Die neue Single heisst «Ich träum für dich». Wovon träumen Sie in der Regel?

In meinen schönen Träumen kann ich fliegen, in den bösen Träumen werde ich verfolgt und finde kein Versteck. Dann erwache ich mitunter ganz verschwitzt.

Der Song ist sehr emotional. Es geht um den Verlust eines Menschen. Ist er biografisch?

Als Teenager starb meine Gotte an Krebs. Sie war eine der wenigen Erwachsenen, die mich wie einen Erwachsenen behandelten. Sie erzählte mir von den Dingen, die sie in ihrem Leben noch verwirklichen möchte. Das hat mich nach ihrem Tod nie ganz losgelassen.

Heute haben Sie selbst zwei Kinder. Wie hat Sie das Vatersein verändert?

Ich bin nachdenklicher geworden, mache mir mehr Sorgen als früher. Anderseits bin ich heute aber auch lockerer, tanze und scherze mehr als früher.

Hören die Kinder Ihre Musik?

Erstaunlicherweise ja (lacht). Sie stehen zurzeit voll auf meine erste CD von 2003, auf der ich noch viel rockiger war.
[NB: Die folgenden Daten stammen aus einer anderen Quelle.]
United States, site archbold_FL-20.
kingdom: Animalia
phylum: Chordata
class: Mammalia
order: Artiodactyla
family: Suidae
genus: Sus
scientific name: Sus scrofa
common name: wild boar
Ihnen haben die Besucher meiner Konzerte es zu verdanken, dass wir «Sie isch furt», einen absoluten Rockkracher von damals, wieder ins Programm aufgenommen haben.
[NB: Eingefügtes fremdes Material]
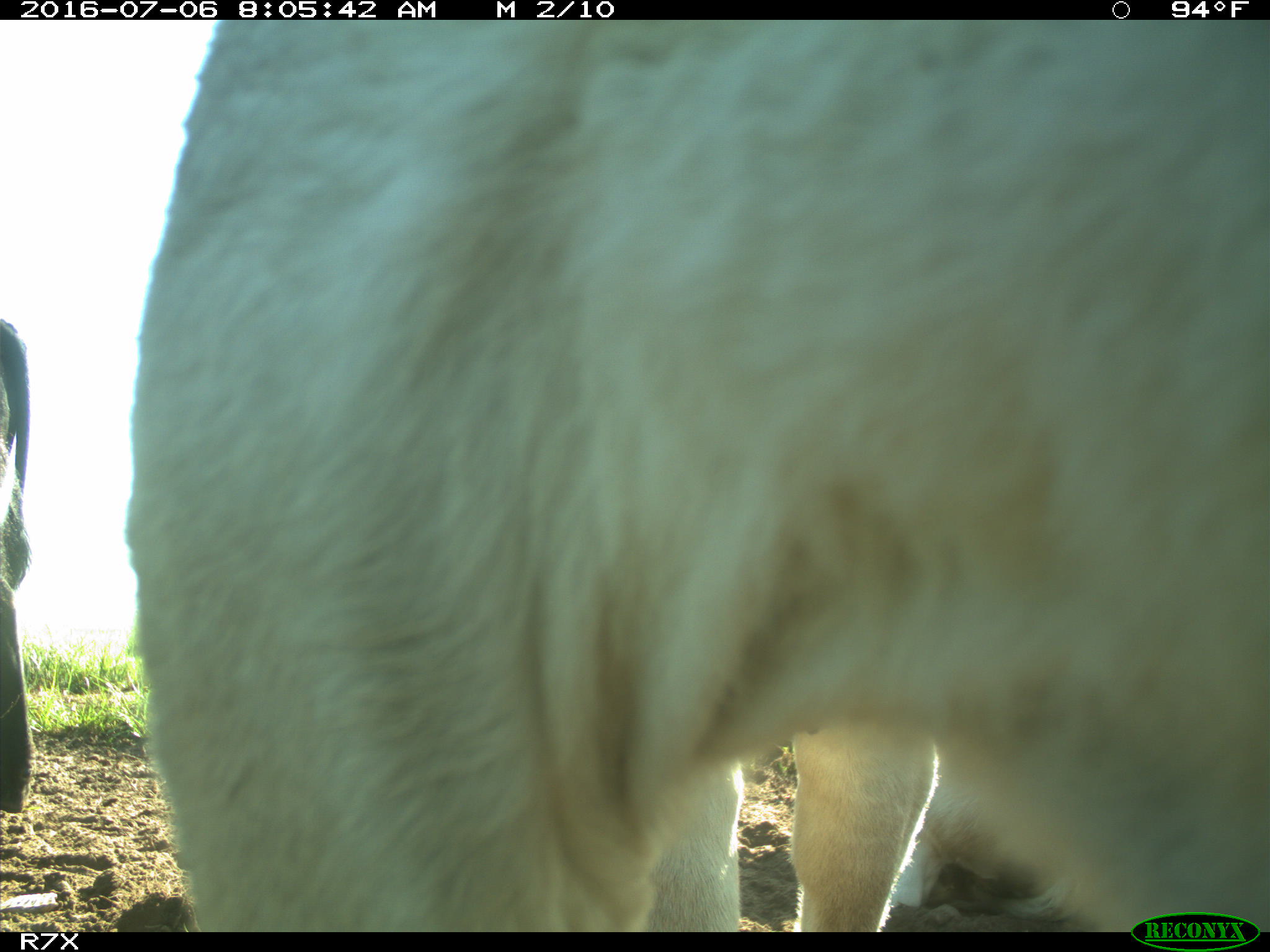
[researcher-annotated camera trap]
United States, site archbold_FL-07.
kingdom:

Sie und Ihre Frau teilen sich die Kindererziehung. Wie wichtig ist es, dass Kinder einen präsenten Vater haben?

Das weiss ich nicht. Aber ich persönlich kann mir einfach nicht vorstellen, abwesend zu sein. Ich möchte meine Kinder aufwachsen sehen, mit ihnen lachen und spielen, will Sachen unternehmen und für sie da sein, wenn sie mich brauchen.

Sie sind 41. Kann man als Popmusiker gut altern?

Meine Musik hat sich stets weiterentwickelt. Die heutigen Konzerte vereinen viele Stile. Je älter ich werde, desto mehr Spass macht es mir, die Rollen zu wechseln: mal Jazzmusiker, dann wieder humorvoller Liedermacher, mal Headbanger, dann verträumter Sänger von Liebesliedern – alles kein Problem!